Por Carolina Benalcázar
Un bosque que nos absorbe, al cual la cámara sucumbe con un espíritu dócil e inquisitivo por igual, abre O que arde. A lo poco, un plano que sobrevuela el bosque atestigua la caída de sus árboles como si fuesen piezas de dominó. “Es así cómo opera el poder”, parece decirnos el arranque de la película, haciendo parecer que las cosas caen, desaparecen, se silencian por arte de magia. El sonido de la caída es seguido por el sonido de la máquina que la orquesta, el cual se coloca en primer plano. Este carece la riqueza de amplitud, textura, dimensión espacial e incluso color que habitan todo lo que seguirá en Lo que arde, el tercer largometraje de Oliver Laxe.
En el campo gallego, como un actor más de su ecosistema, está Amador, un hombre de cuyo pasado sabemos poco, quizás justo lo suficiente. Lo conocemos cuando termina de cumplir condena tras haber sido acusado de causar el más reciente incendio en la región. Un bus que atraviesa los montes verdes cobijados de neblina lo lleva a la casa de su madre Benedicta, inaugurando una de las relaciones que veremos desenvolverse a lo largo de la película. 
Es en parte la multitud de relaciones que habitan O que arde lo que revela su rechazo de la experiencia humana como el centro del funcionamiento de un ecosistema.
Aquí la relación entre una madre y un hijo ocupa un lugar igual de importante que la relación de dos personas y una perra, y la de una mujer y sus vacas. Benedicta es esa mujer y, su cuerpo avejentado nos es presentado como quizás uno de los últimos en este ecosistema donde la promesa de una generación más joven se encuentra ausente. 
Condiciones como la migración de los jóvenes, la precariedad de infraestructura material para construir alojamientos para potenciales turistas – “Galicia es calidad” le dice uno de los obreros a Benedicta cuando ella expresa sus dudas sobre el interés turístico en la región – y la enfermedad de una de las vacas trazan algunos de los contornos dentro de los cuales se desarrolla la cotidianidad en este escenario. Lo que desborda de esos contornos son los afectos. Mucho del tiempo que está dedicado a escuchar las escasas palabras y los silencios intercambiados entre Benedicta, Amador, Luna, las vacas, los árboles y la neblina se expande en O que arde. Esto, en lugar de ralentizar la experiencia, tiene el poder de agudizar nuestros oídos.
Fire Will Come, el título en inglés de la película que se traduciría al castellano como “el fuego vendrá”, anuncia la venida del fuego como un suceso narrativo. Una de sus últimas secuencias es, en efecto, la de un incendio. Por otro lado Lo que arde, el título de la película en castellano que contiene una letra más que el original gallego y el mismo significado, está menos preocupado por el lugar que el fuego ocupa como elemento narrativo. Se interesa, más bien, en abrir la acción de arder hacia territorios que desbordan lo geográfico. Lo que arde es entonces no necesariamente o solamente el bosque. Los afectos también arden.

*OBJETIVO DEL EJERCICIO*
Edita el texto sobre O que arde: cópialo desde el punto donde aparece "Por Carolina Benalcázar" hasta justo después de "de Oliver Laxe.", y cambia "bosque" por "monte". El listado que aparece a continuación no hace falta para resolver nada.

*EXTRACTO DEL LISTADO*
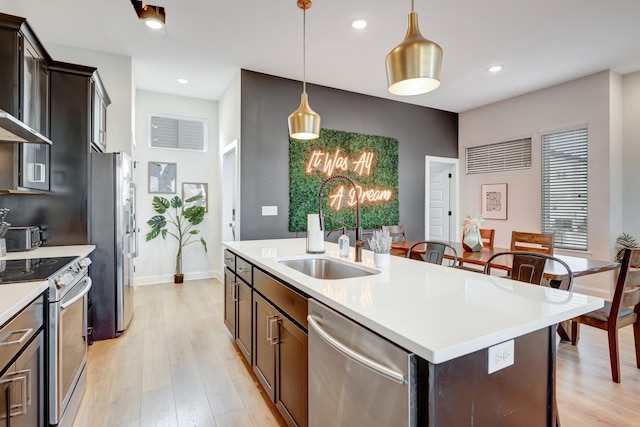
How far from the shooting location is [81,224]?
3.00 metres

*ESPACIO DE RESPUESTA*
Por Carolina Benalcázar
Un monte que nos absorbe, al cual la cámara sucumbe con un espíritu dócil e inquisitivo por igual, abre O que arde. A lo poco, un plano que sobrevuela el monte atestigua la caída de sus árboles como si fuesen piezas de dominó. “Es así cómo opera el poder”, parece decirnos el arranque de la película, haciendo parecer que las cosas caen, desaparecen, se silencian por arte de magia. El sonido de la caída es seguido por el sonido de la máquina que la orquesta, el cual se coloca en primer plano. Este carece la riqueza de amplitud, textura, dimensión espacial e incluso color que habitan todo lo que seguirá en Lo que arde, el tercer largometraje de Oliver Laxe.